Try it:
Set down exactly the stretch of lines below that opens at the line containing "this 437×320 image." and continues through the last line of the entries, and nothing else.

Data for the task:
----------

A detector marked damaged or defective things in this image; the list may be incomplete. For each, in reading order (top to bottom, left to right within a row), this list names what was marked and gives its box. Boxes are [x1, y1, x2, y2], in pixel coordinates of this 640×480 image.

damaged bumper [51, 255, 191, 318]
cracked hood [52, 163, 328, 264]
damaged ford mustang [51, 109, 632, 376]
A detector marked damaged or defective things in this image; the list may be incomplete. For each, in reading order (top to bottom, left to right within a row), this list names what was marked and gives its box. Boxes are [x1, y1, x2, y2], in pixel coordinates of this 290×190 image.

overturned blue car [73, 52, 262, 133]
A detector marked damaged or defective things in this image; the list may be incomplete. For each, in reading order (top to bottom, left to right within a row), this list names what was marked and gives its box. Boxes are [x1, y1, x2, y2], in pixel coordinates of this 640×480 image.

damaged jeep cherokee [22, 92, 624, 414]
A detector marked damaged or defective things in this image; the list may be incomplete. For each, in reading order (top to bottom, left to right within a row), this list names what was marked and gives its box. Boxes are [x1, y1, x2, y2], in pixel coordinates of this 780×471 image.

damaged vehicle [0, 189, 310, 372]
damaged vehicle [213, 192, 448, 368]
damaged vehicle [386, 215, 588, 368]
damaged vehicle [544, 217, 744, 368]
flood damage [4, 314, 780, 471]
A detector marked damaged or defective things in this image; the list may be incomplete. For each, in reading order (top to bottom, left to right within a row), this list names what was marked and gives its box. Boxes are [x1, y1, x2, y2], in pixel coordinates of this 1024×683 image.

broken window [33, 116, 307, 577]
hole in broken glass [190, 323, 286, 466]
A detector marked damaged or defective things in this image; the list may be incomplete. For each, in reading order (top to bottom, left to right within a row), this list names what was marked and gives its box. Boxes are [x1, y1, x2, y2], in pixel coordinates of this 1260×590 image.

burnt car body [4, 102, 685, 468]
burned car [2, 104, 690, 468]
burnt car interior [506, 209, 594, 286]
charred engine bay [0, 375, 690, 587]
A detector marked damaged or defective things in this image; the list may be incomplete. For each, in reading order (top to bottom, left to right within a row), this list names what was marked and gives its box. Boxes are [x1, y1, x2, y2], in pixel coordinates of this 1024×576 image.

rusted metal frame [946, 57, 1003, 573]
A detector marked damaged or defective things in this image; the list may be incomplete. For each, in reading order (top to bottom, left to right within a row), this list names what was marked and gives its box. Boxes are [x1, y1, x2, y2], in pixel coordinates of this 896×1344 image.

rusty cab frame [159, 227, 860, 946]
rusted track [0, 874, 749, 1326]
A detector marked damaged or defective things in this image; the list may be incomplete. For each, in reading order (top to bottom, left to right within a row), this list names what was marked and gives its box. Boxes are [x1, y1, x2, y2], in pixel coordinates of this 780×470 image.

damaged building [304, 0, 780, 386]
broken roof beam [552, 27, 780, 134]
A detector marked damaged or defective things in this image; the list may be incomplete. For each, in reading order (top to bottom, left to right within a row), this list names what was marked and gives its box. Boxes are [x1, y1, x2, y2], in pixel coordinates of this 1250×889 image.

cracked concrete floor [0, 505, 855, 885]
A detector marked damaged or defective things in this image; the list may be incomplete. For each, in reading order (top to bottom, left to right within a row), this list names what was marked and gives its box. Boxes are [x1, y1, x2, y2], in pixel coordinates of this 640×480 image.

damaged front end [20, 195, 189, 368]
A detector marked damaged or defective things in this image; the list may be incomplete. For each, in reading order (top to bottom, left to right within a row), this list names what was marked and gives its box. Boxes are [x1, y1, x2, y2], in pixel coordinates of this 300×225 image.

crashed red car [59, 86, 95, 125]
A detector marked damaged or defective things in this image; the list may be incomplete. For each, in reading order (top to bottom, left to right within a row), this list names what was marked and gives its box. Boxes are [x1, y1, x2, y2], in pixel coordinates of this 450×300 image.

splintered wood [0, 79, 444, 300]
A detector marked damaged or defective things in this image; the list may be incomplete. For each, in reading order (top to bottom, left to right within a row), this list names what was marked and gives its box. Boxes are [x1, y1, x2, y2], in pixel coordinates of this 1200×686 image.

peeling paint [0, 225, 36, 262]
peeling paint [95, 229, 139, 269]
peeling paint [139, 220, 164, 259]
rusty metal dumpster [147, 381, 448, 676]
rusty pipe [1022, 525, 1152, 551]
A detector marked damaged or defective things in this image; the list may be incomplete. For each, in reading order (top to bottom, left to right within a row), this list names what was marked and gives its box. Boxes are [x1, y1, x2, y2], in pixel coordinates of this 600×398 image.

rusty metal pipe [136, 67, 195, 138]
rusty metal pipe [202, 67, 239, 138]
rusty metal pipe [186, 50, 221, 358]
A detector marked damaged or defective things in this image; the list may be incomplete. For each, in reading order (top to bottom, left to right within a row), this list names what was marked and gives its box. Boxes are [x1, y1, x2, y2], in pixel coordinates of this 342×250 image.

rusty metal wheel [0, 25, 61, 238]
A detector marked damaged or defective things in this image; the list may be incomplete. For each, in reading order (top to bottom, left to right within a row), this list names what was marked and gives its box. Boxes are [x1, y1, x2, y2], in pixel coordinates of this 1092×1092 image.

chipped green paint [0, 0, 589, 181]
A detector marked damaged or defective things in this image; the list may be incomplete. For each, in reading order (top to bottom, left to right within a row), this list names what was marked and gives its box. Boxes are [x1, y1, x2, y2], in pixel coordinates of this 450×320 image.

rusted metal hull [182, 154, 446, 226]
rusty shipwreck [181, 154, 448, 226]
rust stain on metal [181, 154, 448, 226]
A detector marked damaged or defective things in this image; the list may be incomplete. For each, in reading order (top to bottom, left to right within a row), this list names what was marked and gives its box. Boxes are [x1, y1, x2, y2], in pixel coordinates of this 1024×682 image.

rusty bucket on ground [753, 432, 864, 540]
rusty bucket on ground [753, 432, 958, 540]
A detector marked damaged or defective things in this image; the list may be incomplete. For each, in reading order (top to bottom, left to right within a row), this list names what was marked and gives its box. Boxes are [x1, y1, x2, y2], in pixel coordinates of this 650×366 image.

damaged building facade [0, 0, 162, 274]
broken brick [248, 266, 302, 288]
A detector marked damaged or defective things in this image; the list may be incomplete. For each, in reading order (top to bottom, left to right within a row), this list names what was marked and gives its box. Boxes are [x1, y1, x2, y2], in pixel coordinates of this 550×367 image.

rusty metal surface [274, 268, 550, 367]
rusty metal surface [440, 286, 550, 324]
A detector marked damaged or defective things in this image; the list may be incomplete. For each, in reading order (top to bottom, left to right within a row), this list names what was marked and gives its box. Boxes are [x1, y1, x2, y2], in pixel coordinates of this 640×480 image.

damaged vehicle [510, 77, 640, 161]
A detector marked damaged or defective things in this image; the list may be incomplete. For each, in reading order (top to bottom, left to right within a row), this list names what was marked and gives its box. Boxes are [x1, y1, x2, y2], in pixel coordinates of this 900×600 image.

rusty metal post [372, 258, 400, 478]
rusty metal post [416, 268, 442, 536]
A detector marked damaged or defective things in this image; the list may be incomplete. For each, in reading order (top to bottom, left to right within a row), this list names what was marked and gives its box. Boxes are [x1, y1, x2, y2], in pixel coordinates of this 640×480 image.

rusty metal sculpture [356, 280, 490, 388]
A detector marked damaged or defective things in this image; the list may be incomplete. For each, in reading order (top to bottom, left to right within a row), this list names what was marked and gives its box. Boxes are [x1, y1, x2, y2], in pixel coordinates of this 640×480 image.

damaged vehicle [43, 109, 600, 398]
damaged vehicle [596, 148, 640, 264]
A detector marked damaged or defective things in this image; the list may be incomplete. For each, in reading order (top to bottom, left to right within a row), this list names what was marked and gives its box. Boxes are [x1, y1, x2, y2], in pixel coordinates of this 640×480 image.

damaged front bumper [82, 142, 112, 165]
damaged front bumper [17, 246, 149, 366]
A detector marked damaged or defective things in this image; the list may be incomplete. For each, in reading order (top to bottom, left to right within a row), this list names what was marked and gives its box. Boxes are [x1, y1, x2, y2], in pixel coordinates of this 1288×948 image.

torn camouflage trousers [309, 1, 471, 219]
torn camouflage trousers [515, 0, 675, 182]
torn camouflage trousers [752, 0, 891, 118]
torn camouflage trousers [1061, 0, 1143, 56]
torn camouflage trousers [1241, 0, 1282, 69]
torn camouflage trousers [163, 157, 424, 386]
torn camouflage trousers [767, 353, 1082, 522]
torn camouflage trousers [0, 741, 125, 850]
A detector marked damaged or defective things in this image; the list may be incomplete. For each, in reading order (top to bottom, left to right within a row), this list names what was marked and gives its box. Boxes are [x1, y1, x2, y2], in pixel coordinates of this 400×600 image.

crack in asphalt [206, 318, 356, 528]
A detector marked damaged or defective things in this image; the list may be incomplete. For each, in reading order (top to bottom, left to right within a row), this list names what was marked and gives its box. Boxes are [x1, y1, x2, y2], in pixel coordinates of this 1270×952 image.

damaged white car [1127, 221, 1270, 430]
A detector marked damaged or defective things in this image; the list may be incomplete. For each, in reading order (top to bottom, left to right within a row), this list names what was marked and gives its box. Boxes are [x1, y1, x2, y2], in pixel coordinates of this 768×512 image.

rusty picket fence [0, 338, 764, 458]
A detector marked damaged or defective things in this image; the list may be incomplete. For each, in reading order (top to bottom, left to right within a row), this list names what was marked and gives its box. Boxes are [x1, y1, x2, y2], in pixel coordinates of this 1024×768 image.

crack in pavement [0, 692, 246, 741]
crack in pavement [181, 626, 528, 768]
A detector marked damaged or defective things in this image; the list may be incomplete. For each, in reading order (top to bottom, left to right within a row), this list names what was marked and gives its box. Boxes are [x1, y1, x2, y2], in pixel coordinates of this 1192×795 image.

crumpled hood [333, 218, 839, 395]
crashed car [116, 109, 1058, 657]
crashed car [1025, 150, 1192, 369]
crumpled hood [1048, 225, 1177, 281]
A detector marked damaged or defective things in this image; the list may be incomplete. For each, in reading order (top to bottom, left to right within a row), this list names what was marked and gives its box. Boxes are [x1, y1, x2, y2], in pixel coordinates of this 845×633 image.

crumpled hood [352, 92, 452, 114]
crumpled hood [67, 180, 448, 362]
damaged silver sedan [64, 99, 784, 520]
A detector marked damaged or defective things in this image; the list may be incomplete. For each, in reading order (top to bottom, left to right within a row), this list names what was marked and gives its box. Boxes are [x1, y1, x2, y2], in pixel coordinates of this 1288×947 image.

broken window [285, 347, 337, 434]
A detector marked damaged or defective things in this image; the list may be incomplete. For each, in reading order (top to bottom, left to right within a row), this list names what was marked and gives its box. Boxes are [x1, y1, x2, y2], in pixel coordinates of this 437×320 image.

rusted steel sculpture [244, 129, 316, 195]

----------

Problem solution:
A detector marked damaged or defective things in this image; the list may be incomplete. For each, in reading order (top to bottom, left to right within a row), this list names what was marked and gives its box. Boxes are [x1, y1, x2, y2], in pixel coordinates of this 437×320 image.

rusted steel sculpture [244, 129, 316, 195]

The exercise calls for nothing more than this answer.